Figure 2 provides the empirical power curves for all four regression techniques across all considered error distributions. Again, as one should expect, in the case of Gaussian and Laplacian errors the methods with the most power are LS and LAD, respectively, but the power curve for the proposed approach is practically identical. In contrast, when the error distribution is not normal or Laplace, LS and LAD can suffer from a dramatic loss in power (e.g., Chi-square or skewed t errors) a feature which the proposed approach does not possess. In fact, for skewed distributions one will note that the proposed approach has the most power to detect departures from the null, under all considered configurations. In summary, the findings from this study reinforce the main findings discussed above; i.e., the proposed methodology provides for efficient estimation and reliable inference across a broad spectrum of error distributions.
5. Data applications
In this section the proposed M-estimator is used to analyze two data sets.

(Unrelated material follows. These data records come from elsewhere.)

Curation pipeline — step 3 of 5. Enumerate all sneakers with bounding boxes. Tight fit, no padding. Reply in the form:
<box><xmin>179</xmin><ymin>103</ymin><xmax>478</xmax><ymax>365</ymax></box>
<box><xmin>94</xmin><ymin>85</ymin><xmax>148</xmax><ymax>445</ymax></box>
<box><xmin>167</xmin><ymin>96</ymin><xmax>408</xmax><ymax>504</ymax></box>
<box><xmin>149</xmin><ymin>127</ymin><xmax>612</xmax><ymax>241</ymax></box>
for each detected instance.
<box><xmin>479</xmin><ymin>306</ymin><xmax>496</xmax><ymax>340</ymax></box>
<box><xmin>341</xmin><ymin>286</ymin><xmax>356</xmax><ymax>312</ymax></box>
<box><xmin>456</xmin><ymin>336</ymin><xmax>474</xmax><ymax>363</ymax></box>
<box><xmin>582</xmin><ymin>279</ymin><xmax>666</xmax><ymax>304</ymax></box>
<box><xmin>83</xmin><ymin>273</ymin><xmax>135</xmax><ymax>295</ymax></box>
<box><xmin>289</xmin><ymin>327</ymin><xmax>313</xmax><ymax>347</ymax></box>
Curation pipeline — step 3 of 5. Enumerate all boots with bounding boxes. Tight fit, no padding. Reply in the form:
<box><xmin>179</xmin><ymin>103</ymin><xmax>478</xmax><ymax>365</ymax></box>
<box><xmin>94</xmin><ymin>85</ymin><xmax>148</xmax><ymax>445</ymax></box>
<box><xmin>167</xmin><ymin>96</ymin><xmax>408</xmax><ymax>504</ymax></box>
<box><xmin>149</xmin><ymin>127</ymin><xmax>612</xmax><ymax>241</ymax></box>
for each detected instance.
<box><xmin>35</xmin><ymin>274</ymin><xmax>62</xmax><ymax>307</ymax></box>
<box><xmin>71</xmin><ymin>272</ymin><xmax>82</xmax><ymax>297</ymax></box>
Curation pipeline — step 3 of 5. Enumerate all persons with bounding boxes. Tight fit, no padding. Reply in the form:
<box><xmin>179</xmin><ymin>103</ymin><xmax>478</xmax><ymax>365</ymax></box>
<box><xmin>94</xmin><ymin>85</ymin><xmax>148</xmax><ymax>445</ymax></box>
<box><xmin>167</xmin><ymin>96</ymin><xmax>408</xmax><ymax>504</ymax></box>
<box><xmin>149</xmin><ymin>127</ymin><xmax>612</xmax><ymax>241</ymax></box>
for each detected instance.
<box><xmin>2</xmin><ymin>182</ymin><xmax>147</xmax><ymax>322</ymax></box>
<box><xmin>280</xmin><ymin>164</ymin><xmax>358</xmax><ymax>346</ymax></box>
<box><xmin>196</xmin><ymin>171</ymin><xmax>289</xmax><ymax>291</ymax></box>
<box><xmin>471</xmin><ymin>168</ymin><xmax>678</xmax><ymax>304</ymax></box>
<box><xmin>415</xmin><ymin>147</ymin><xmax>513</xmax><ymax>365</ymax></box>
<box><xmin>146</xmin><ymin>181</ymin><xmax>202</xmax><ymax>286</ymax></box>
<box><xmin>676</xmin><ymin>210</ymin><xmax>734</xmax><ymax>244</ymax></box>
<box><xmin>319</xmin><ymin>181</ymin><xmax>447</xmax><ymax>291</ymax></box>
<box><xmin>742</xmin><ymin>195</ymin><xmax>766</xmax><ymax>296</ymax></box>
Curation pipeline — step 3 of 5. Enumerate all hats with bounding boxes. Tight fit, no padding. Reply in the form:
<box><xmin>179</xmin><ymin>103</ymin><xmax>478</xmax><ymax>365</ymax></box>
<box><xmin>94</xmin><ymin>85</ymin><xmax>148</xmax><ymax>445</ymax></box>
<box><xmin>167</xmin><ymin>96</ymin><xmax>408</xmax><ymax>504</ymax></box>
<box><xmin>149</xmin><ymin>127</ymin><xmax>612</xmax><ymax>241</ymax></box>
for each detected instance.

These applications further illustrate the useful properties of the proposed regression methodology.
5.1. Blood pressure data
The National Health and Nutrition Examination Survey (NHANES) is a Center for Disease Control and Prevention program which was initiated to assess the general health of the populous in the United States. As a part of this study, data is collected from participants via questionnaires and various physical exams, to include laboratory testing. This information is subsequently made publicly available so that researchers may address/explore future medical, environmental, and public health issues that the United States, and more generally the world, may face. One such issue involves the significant number of adults who are affected by high blood pressure. In fact, the World Health Organization (World Health Organization; 2016) estimates that 22% of adults overs the age of 18 have abnormally high blood pressure, equating to approximately 1.2 billion afflicted individuals world wide. Individuals with chronic high blood pressure may develop further sequelae to include aneurysms, coronary artery disease, heart failure, strokes, dementia, kidney failure, etc. (Chobanian et al., 2003). Thus, developing a sound understanding of the relationship that exists between blood pressure and other risk factors is essential to public health.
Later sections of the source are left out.